--- Text block Enclosed Below ---

VRA Rescue’s Kile Nicholas (left) and Craig Barlow on their way up the Manning River to Croki.Credit: Kate Geraghty
“Half of them wouldn’t even touch us,” Agius says of the various insurers he sought quotes from.
After this flooding, Michelle says, they’ve lost all hope of being able to insure their home again.
Almost all of Bennett and Agius’ few dozen neighbours at Croki, a few kilometres upriver from Taree, are in similar situations. Almost all suffered as much damage to their homes.
On the two streets of the small village, where knee-deep water still covered the roads, rows of cars damaged in the flooding sat where they were left when the worst of the rain hit.
Croki, which sits on the banks of the Manning, is still isolated as the road into the village remains closed; travelling via boat is the only way in or out.
Despite the uncertainty of when, or how severely, the next flood will hit, Bennett, Agius, and their neighbours have no plans to leave.
“I know I said this in ’21, but it can’t get any bigger this time,” Bennett says.
“It is what it is really … it’s just a natural disaster that Mother Nature’s chucked on us.”
A swing underwater on the banks of the Manning River in Taree.Credit: Kate Geraghty
Onboard a VRA Rescue NSW boat, the scale of the bloated Manning becomes clear.
Entire trees are swept down the fast-flowing chocolate-coloured river as a cow carcass floats by.
Hugh McLeod, a committee member at the Manning River Rowing Club in Taree, has been separated from his fiancee since Tuesday due to inundated roads.
“It’s the longest we’ve been apart for the last two years,” he says. “It gets to you a bit.”
Taree’s recovery from record flooding will be a “long haul”.Credit: Kate Geraghty
McLeod says many of the rowing club’s members have been isolated and lost income because of damage to their businesses.
Around the corner from the rowing club, piles of soaked furniture, stores’ damaged stock and rubbish lined the footpaths on either side of the town’s main street on Friday afternoon. Outside the local sports store, a mountain of unworn football boots sits waiting for collection.
Inside businesses, floors are slick with mud as workers toss destroyed goods to the kerb.
A pile of water damaged shoes on the street in Taree after the sport store was flooded. Credit: Kate Geraghty
Ahmed al-Abboodi, who owns The Ocean Barber with his brother Mustafa, will be out of business for weeks, but considers himself lucky compared to others who have lost homes and family members.
“We’re lucky because the family is safe,” he says. “It doesn’t matter what happens with the business.”

--- End of Enclosed Text block ---
--- Supplied data Enclosed Below ---

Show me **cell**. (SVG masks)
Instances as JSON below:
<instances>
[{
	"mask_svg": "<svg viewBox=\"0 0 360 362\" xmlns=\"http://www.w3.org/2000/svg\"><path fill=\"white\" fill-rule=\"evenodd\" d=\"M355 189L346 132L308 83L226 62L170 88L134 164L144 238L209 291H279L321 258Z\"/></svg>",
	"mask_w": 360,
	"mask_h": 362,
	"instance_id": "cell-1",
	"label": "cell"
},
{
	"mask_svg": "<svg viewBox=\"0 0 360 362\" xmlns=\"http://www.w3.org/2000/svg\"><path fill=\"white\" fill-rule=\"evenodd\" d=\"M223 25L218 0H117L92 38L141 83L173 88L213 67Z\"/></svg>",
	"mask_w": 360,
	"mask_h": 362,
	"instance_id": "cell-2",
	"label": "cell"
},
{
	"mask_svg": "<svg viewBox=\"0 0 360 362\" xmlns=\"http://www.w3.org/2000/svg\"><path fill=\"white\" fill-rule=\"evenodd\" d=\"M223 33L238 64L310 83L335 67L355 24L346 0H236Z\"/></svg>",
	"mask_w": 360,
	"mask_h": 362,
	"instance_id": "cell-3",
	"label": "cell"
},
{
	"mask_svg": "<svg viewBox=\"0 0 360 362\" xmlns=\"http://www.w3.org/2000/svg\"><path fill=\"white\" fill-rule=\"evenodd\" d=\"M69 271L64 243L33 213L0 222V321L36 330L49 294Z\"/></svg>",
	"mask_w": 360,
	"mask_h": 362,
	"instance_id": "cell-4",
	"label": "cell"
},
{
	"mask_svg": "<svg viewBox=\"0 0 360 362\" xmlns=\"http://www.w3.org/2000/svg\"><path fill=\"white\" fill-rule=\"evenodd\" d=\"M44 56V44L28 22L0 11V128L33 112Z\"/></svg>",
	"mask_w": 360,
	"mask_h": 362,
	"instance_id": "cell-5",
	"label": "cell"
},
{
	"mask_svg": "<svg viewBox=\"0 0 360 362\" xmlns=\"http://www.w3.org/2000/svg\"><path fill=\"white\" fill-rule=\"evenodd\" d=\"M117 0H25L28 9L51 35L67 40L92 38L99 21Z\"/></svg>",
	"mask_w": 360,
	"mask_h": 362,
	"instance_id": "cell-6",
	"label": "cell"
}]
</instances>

--- End of Enclosed Supplied data ---

## What is being asked
Pick up the article about the Taree floods after its final sentence and continue it.

## Output below
Already, Taree is focused on its recovery as locals walking the main street offer help to clean out sodden shops, cafés and restaurants.
“We’re lucky we live in this town,” al-Abboodi says.
Locals in and around Taree have criticised the warnings issued as the record flooding – the Manning reached its highest level since 1929 this week – claiming they were told too late to leave. By the time they tried to evacuate, their escape routes were underwater.
Locals start the clean-up on Manning Street in Taree.Credit: Kate Geraghty
“There’s a lot of anger in people [that] everyone feels right now. I can understand. People feel more should have been done, [but] the reality is ... this is unprecedented,” says McLeod, who has lived in the town for the past decade.
“Even if we had all the best monitoring in the world, it still would have meant loss of livestock and things. People can only do so much.”
MidCoast Council mayor Claire Pontin says Taree’s recovery will be a “long haul”.
“It’s going to be ugly for a while because we’re going to have tonnes and tonnes of waste on the street,” Pontin says.
Pontin expects “many hundreds” of homes to be unlivable when the water finally recedes, but is confident the community will band together.
“Everybody reaches out and helps each other,” she says.
Like Pontin and the volunteers on Taree’s main street, Bennett is upbeat despite the challenges ahead.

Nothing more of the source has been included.